From the line containing "pane al pane." down to the line containing "Singapore Math Tips: Level", copy out the entries below exactly, both lines included, and nothing else; pictures do not belong in the copy.

**DATA SUPPLIED**
━━━━━━
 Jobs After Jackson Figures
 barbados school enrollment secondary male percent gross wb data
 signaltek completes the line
━━━━━━
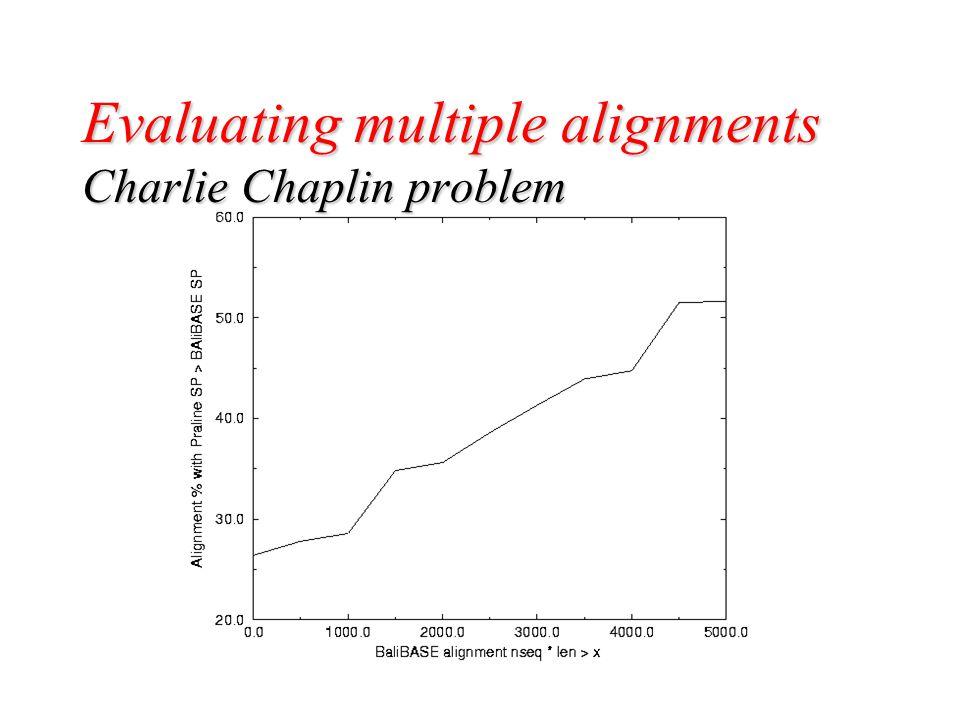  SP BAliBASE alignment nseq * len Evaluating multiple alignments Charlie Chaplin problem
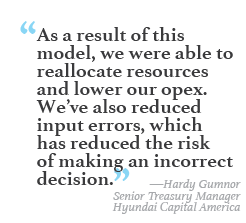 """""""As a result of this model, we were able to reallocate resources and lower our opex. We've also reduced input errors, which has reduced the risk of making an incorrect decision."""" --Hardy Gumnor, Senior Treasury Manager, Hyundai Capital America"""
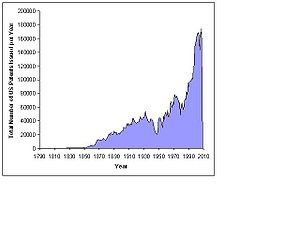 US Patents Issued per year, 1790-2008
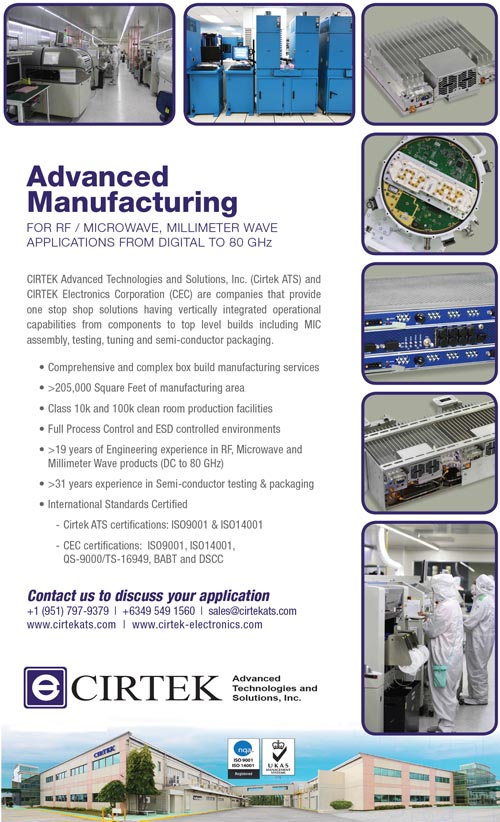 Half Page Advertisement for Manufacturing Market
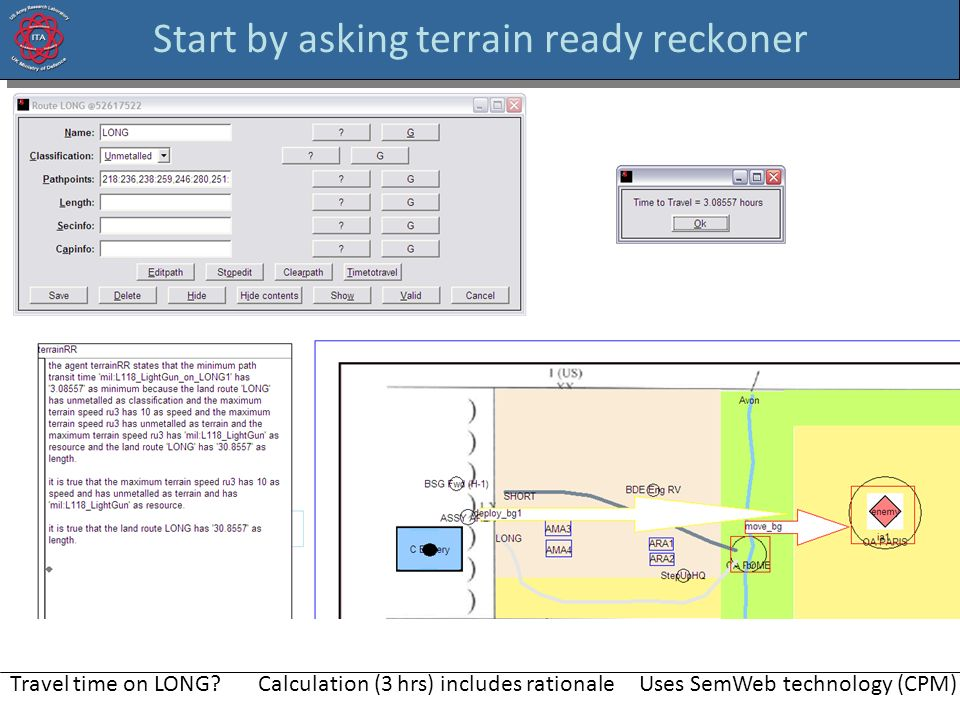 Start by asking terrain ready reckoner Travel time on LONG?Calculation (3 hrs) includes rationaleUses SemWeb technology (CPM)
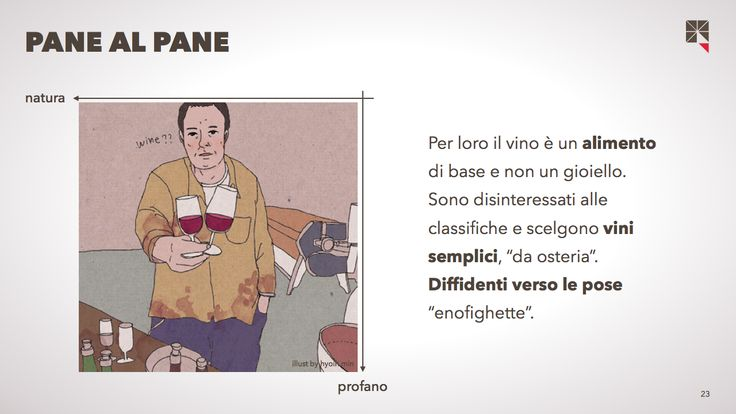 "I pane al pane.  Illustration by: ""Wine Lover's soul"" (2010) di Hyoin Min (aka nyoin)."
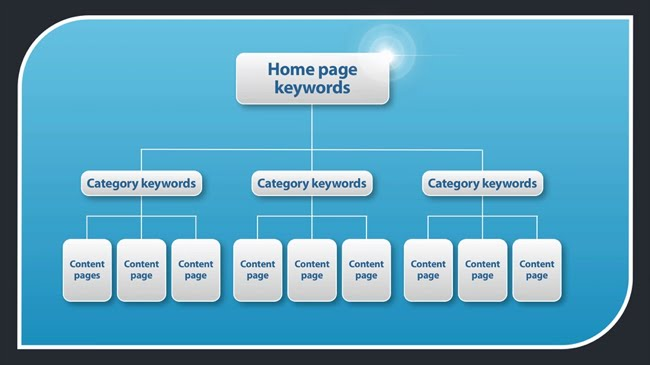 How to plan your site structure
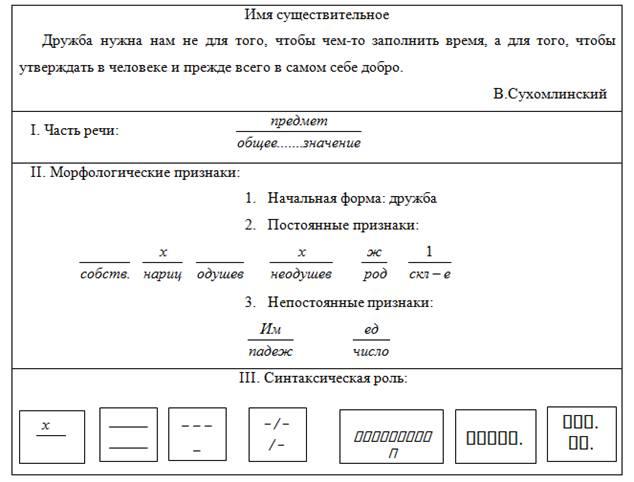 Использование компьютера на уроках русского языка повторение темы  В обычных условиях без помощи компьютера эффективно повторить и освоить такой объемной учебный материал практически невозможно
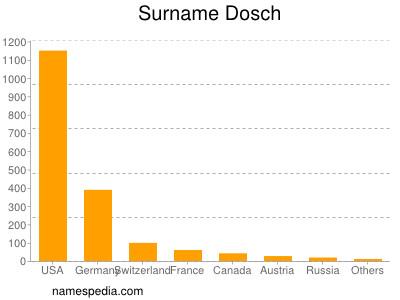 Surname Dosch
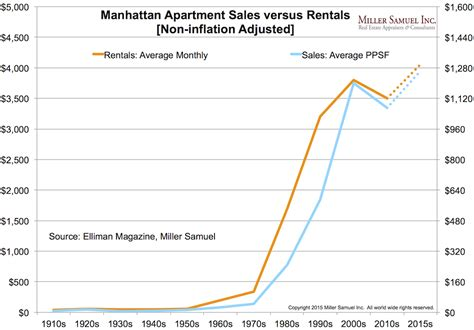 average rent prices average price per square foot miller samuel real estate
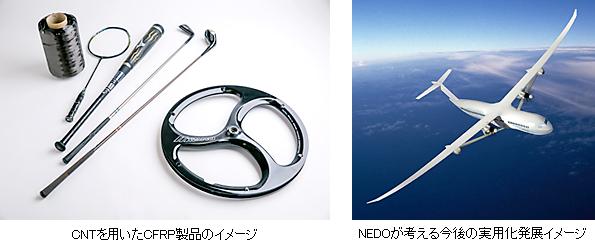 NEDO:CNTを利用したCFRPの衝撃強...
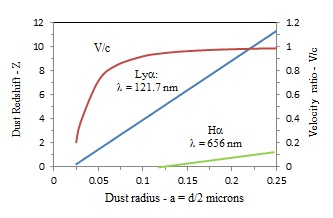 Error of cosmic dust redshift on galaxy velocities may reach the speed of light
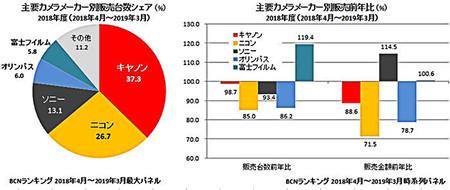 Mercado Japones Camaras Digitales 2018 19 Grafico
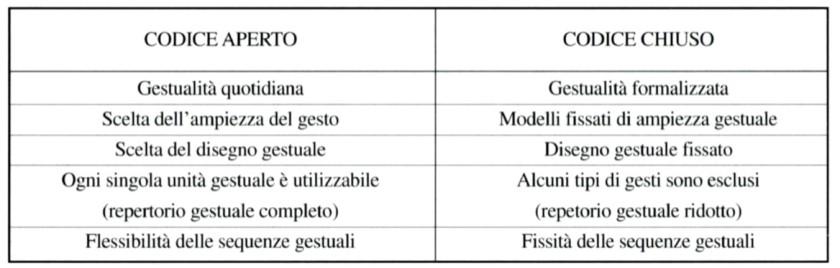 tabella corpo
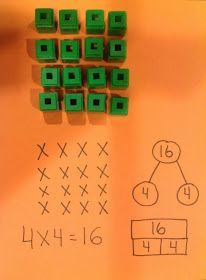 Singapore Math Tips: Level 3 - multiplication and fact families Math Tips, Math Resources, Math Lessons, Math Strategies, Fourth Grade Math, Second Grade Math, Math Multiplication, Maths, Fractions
━━━━━━
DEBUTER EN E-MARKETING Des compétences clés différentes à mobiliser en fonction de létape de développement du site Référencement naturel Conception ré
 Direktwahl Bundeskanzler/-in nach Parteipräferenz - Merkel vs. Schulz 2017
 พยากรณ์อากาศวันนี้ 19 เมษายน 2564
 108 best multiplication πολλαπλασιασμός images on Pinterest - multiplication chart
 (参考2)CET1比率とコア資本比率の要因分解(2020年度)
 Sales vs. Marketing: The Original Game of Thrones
━━━━━━
**RESULT OF THE EXERCISE**
 "I pane al pane.  Illustration by: ""Wine Lover's soul"" (2010) di Hyoin Min (aka nyoin)."
 How to plan your site structure
 Использование компьютера на уроках русского языка повторение темы  В обычных условиях без помощи компьютера эффективно повторить и освоить такой объемной учебный материал практически невозможно
 Surname Dosch
 average rent prices average price per square foot miller samuel real estate
 NEDO:CNTを利用したCFRPの衝撃強...
 Error of cosmic dust redshift on galaxy velocities may reach the speed of light
 Mercado Japones Camaras Digitales 2018 19 Grafico
 tabella corpo
 Singapore Math Tips: Level 3 - multiplication and fact families Math Tips, Math Resources, Math Lessons, Math Strategies, Fourth Grade Math, Second Grade Math, Math Multiplication, Maths, Fractions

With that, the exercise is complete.